The bolt of lightning touched down in Beaverton  just east of Highway 217 by the Home Depot and Target stores.

An instant later there was thunder so loud people called our newsroom saying something had exploded.

 Some called 9-1-1, sure their houses took a direct hit from lightning (they did not) and car alarms suddenly went off in neighborhoods around that part of the Portland metro area.

Thunder is powerful stuff. And it starts with lightning, every single time. In this case the lightning was seen from Sherwood to Clackamas and the thunder slammed Raleigh Hills, Beaverton, Multnomah Village and other parts of SW.

How Lightning Causes Thunder

The image here shows the start: a lightning bolt can be up to 50,000 degrees Fahrenheit. It suddenly heats the air to as much as 18,000 degrees and that air next to the bolt explodes out (and eventually cools and races back in to some degree)  This exploding (expanding) and contracting air creates the sound we know as thunder.

By the way, you can tell how far lightning is from you by counting as soon as you see the flash. One-one-thousand, two-one-thousand and so on. Every five seconds is a mile of distance. So if you count to five before hearing thunder, the lightning is one mile away. If you count to ten, the lightning is two miles away.You should wait at least 20 minutes after the last thunder you hear or lightning you see before heading out again.

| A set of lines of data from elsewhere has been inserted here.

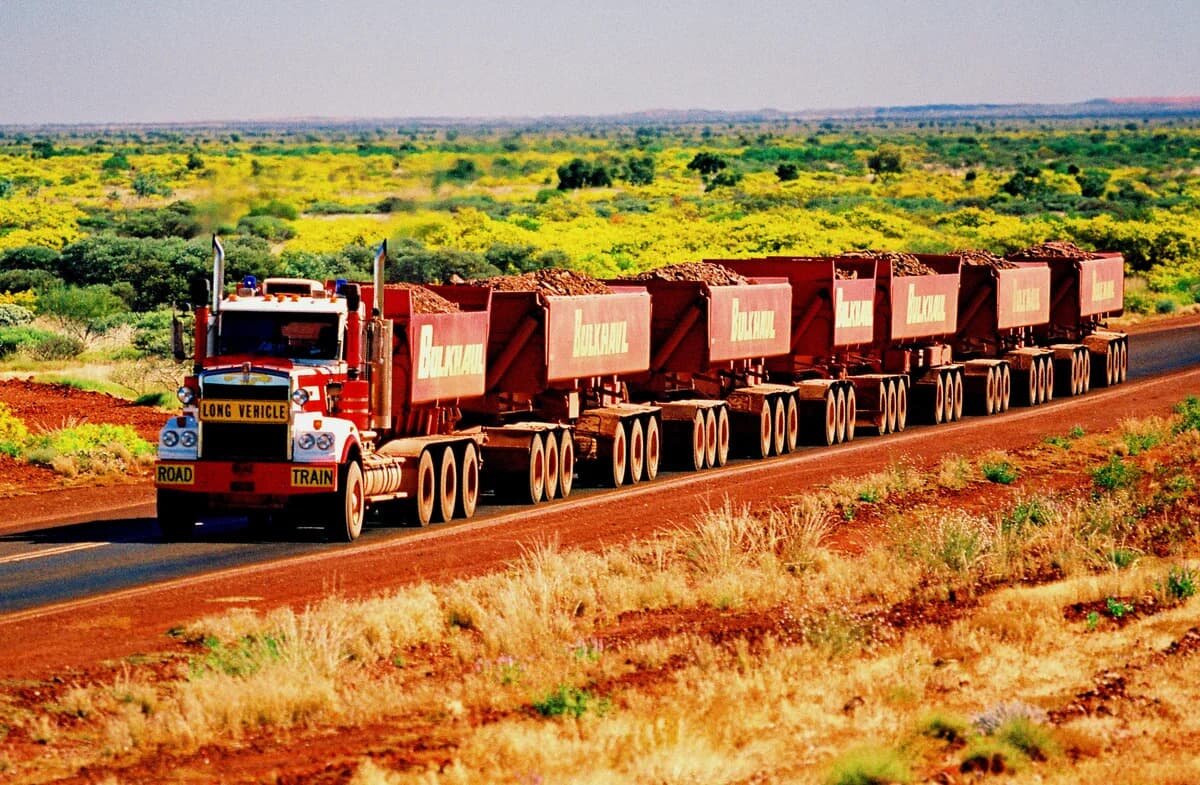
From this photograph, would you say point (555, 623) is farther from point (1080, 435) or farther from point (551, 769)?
point (1080, 435)

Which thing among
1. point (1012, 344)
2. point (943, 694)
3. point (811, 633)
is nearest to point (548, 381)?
point (811, 633)

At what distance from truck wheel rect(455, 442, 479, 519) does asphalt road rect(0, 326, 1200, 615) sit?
1.24 ft

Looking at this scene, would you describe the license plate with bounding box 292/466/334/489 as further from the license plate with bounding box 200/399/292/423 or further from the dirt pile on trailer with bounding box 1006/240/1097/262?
the dirt pile on trailer with bounding box 1006/240/1097/262

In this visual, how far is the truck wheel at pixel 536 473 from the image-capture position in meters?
27.1

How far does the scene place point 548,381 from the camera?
27.6 m

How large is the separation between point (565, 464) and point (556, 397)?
1.03m

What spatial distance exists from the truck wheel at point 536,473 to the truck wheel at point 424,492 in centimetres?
226

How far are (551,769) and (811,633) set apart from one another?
14.1 feet

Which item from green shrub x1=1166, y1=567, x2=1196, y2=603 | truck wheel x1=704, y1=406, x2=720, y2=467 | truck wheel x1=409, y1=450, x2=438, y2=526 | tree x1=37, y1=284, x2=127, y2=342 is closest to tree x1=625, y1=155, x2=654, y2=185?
tree x1=37, y1=284, x2=127, y2=342

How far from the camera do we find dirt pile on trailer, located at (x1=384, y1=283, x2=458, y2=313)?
25.5 metres

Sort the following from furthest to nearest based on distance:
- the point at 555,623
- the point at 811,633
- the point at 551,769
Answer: the point at 555,623
the point at 811,633
the point at 551,769

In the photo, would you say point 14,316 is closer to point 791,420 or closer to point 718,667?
point 791,420

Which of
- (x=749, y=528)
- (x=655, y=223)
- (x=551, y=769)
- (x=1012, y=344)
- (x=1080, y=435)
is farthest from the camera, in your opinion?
(x=655, y=223)

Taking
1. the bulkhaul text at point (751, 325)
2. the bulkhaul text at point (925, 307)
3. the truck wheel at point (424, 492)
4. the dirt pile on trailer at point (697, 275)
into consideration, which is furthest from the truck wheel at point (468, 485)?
the bulkhaul text at point (925, 307)
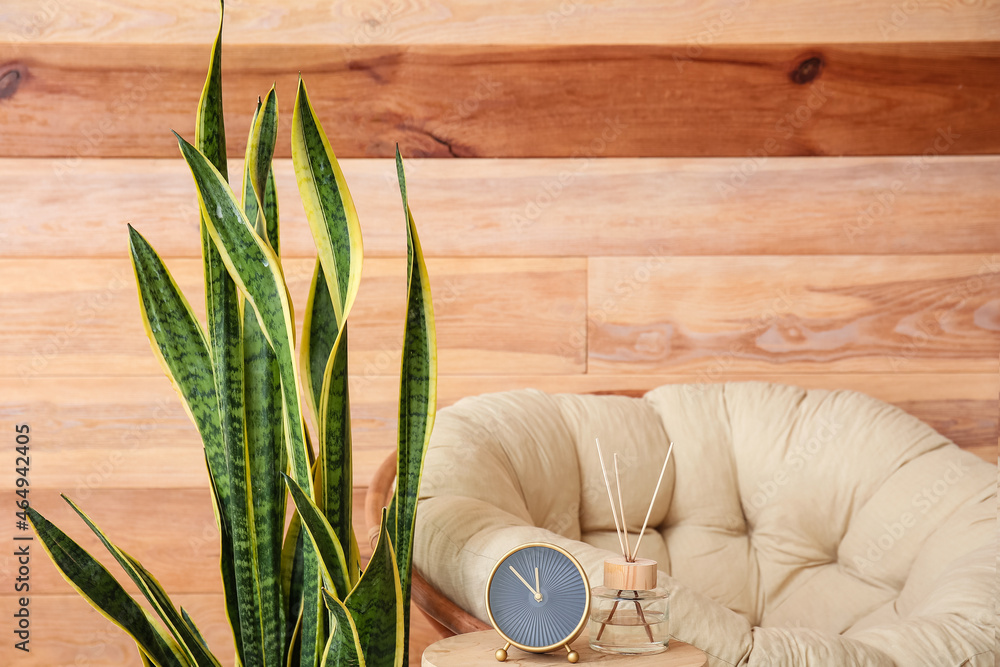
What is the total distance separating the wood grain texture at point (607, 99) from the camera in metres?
1.94

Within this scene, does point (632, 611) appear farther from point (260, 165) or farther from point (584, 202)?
point (584, 202)

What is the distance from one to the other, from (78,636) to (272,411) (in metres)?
1.37

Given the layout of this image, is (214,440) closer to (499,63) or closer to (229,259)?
(229,259)

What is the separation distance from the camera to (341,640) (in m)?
0.90

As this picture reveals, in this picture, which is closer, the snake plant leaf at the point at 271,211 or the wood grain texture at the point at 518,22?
the snake plant leaf at the point at 271,211

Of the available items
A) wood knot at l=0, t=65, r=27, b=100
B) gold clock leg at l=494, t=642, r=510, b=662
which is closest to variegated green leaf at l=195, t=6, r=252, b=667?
gold clock leg at l=494, t=642, r=510, b=662

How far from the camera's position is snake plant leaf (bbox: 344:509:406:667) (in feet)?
2.88

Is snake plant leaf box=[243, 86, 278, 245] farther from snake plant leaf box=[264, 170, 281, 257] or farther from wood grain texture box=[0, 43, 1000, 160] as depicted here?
wood grain texture box=[0, 43, 1000, 160]

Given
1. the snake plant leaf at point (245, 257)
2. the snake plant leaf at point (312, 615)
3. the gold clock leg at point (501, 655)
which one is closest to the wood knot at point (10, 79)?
the snake plant leaf at point (245, 257)

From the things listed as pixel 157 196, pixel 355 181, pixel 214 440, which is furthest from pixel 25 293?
pixel 214 440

In this case–if you were lucky (in weather guy terms) or unlucky (the way everyone else sees it) enough to be in Beaverton it was flash-boom…just that fast! The lightning was right on top of you!

Comments

  1. says

    Great article Bruce…. Back when I was a senior in high school, early early
    ’60′s I walked up behind my house up on a newly logged ridge where there was a spar pole… in those days they used a large tall straight tree that they cut all the limbs off the tree and used it for logging. I walked past the spar pole and was about 100 yards to the east of it when I saw out the corner of my eye an 8-10 foot ball of very bright light on the top side of the spar pole.
    The lightning and the boom of thunder was all at the same time…
    I don’t remember if it knocked me down or I got scared and fell down.. probably what happened… ha…. I got up and ran back past the spar pole. The lightning had knocked 30 feet off of the spar pole… after I got home I couldn’t hear for a half hour after I got home.